**Directions:**
Taking only the lines of the data below from the line with "BOSS ORANGE Polo Prime portocaliu" to the line with "[1130750K-BCDR] YOUTH UGG", ends included, write them out exactly and without pictures.

(Source data)
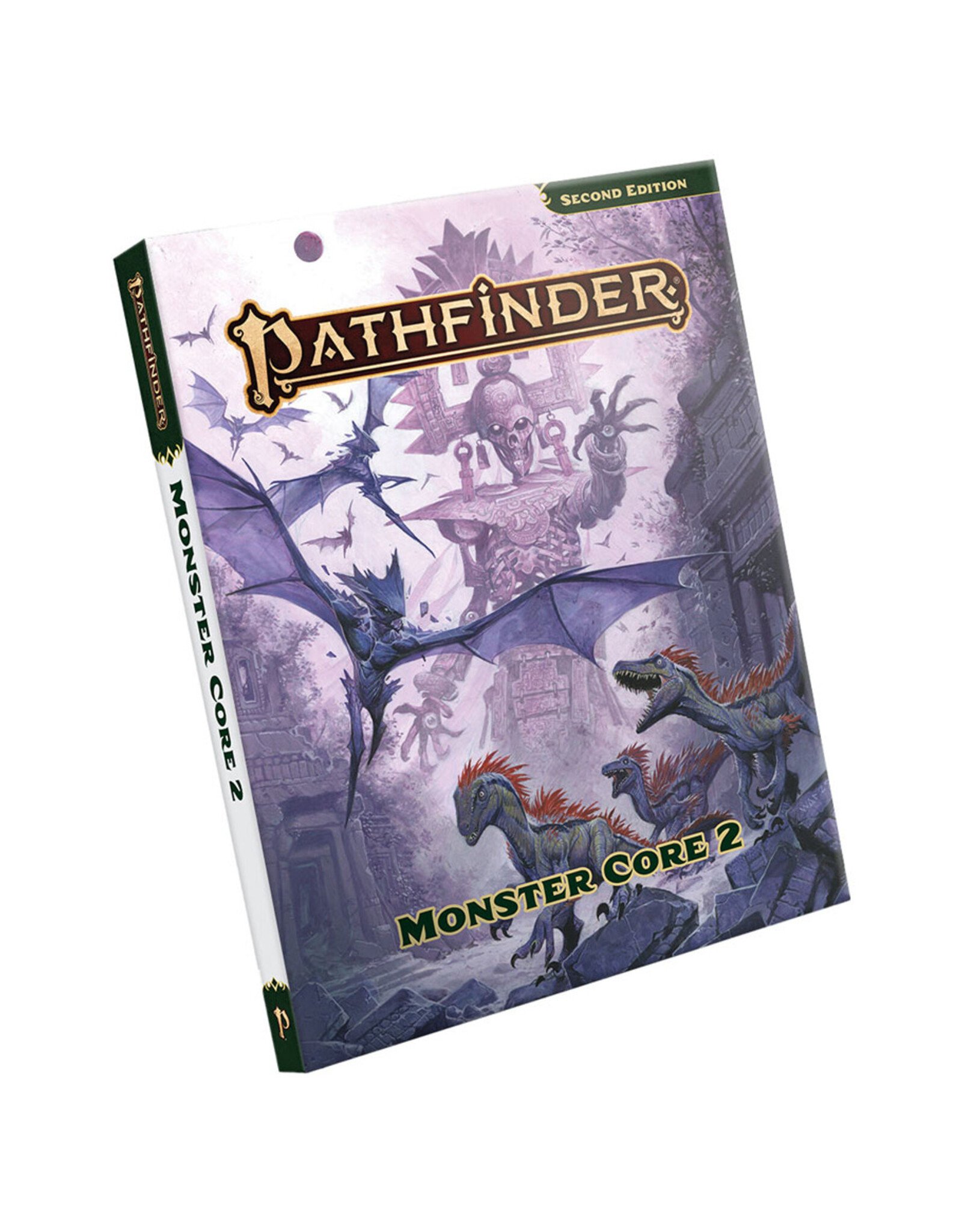 Paizo Publishing Pathfinder 2E: Monster Core 2 Pocket Edition (Pre Order)
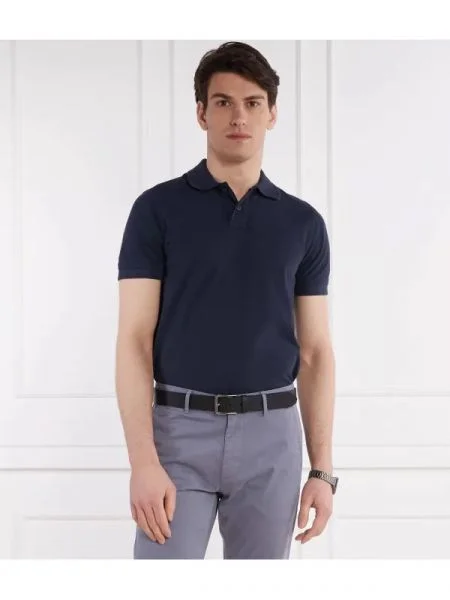 BOSS ORANGE Polo Prime portocaliu
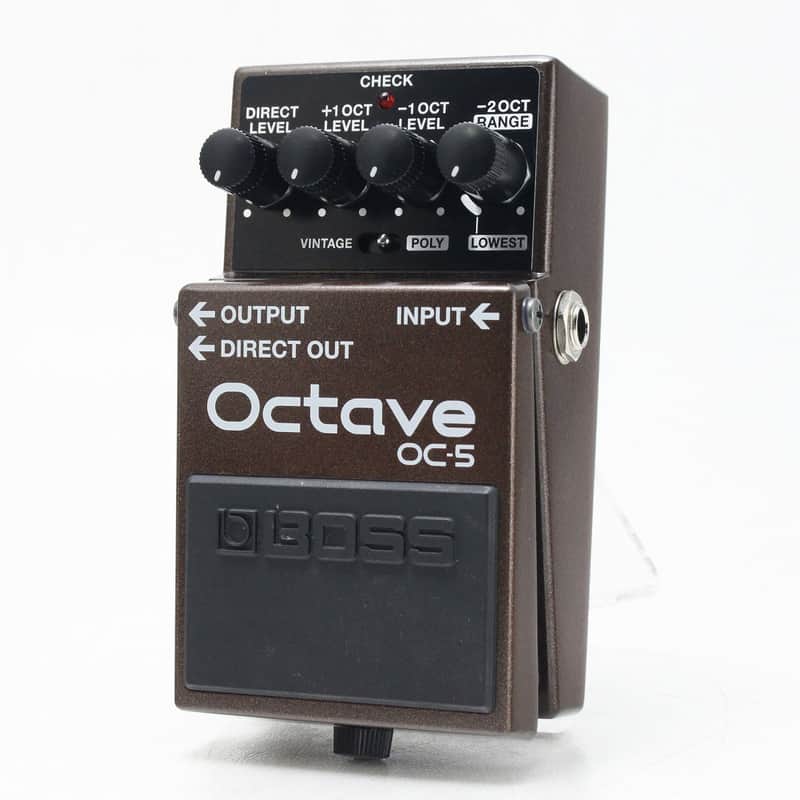 BOSS OC-5 Octave: $9.59 Off Average Price!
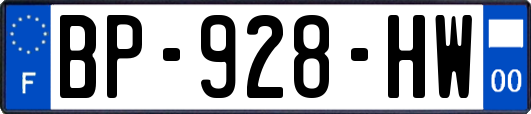 BP-928-HW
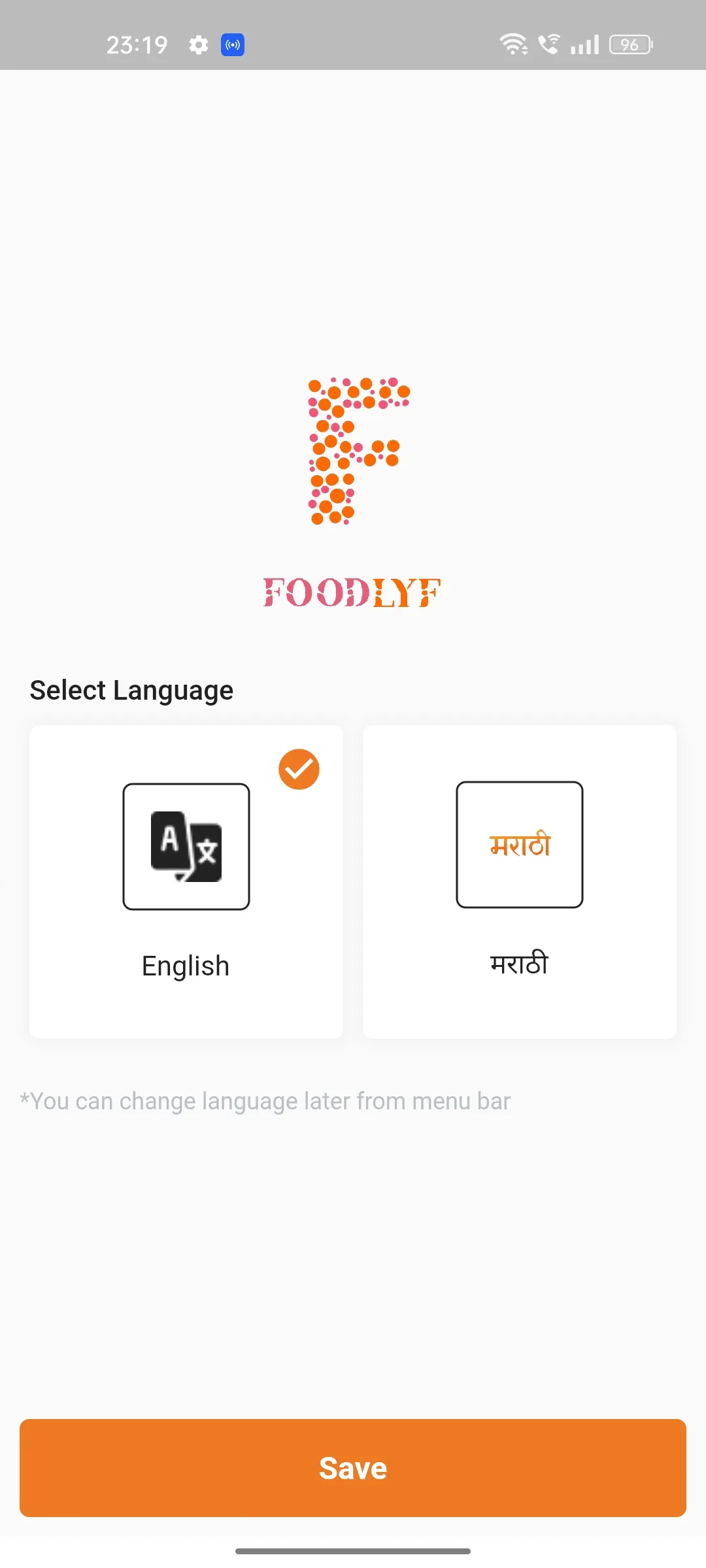 Food LYF | Indus Appstore | Screenshot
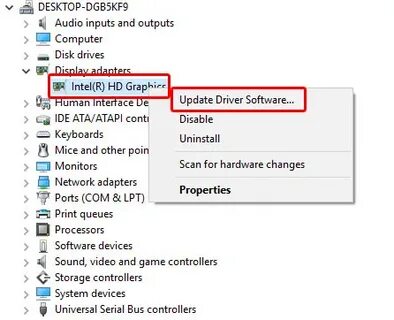 Intel vga driver что это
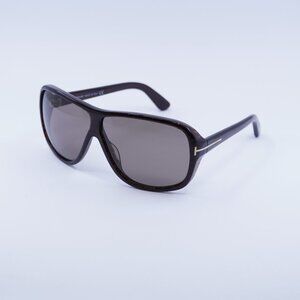 Tom Ford Blake FT0242 50J Sunglasses Brown Aviator Frame, Brown Lenses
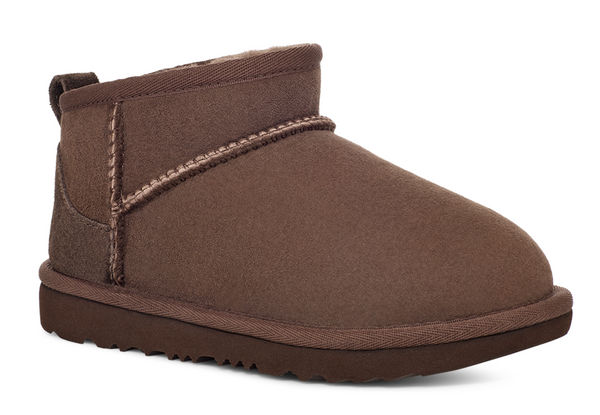[1130750K-BCDR] YOUTH UGG CLASSIC ULTRA MINI BOOT 'BURNT CEDAR'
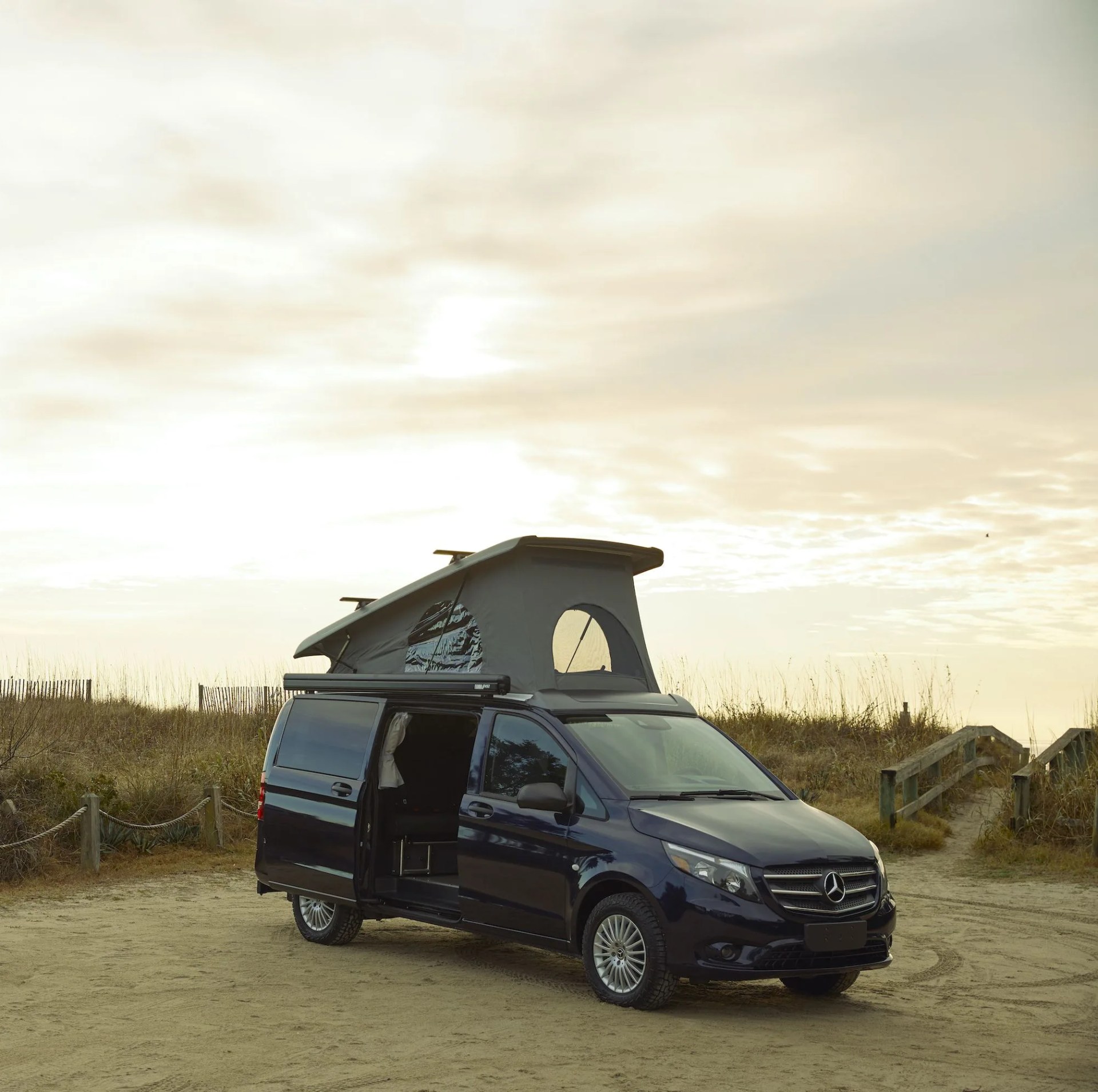 mercedes benz getaway camper van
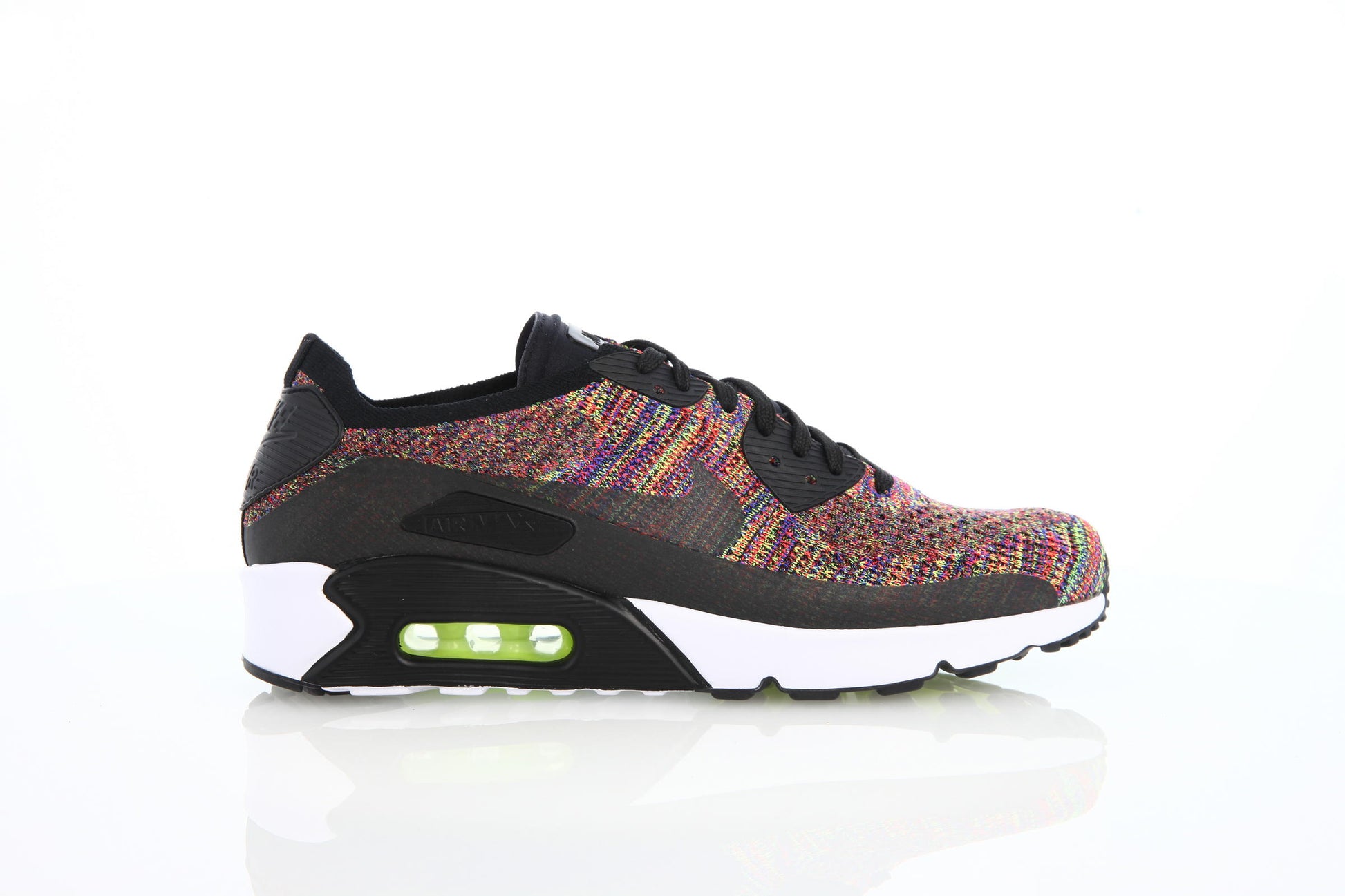 Exclusive Nike Air Max 90 Ultra 2.0 Flyknit "Multicolor" — 3.5 — Front View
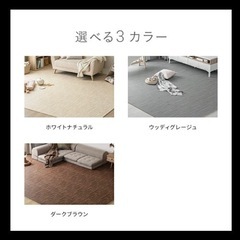 あげます！　ジョイントマット　2cm 大判58cm 23枚+α 日焼け、はげあり　ダークブラウンの画像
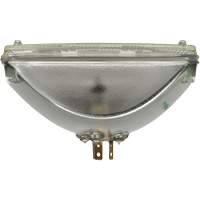 H4656 XtraVision&reg; Sealed Beam Headlight, Halogen, 35 W/55 W, Off White EastCoast Offshore Supplies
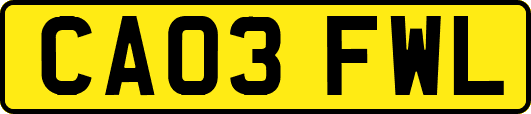 CA03FWL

**Finished task:**
 BOSS ORANGE Polo Prime portocaliu
 BOSS OC-5 Octave: $9.59 Off Average Price!
 BP-928-HW
 Food LYF | Indus Appstore | Screenshot
 Intel vga driver что это
 Tom Ford Blake FT0242 50J Sunglasses Brown Aviator Frame, Brown Lenses
[1130750K-BCDR] YOUTH UGG CLASSIC ULTRA MINI BOOT 'BURNT CEDAR'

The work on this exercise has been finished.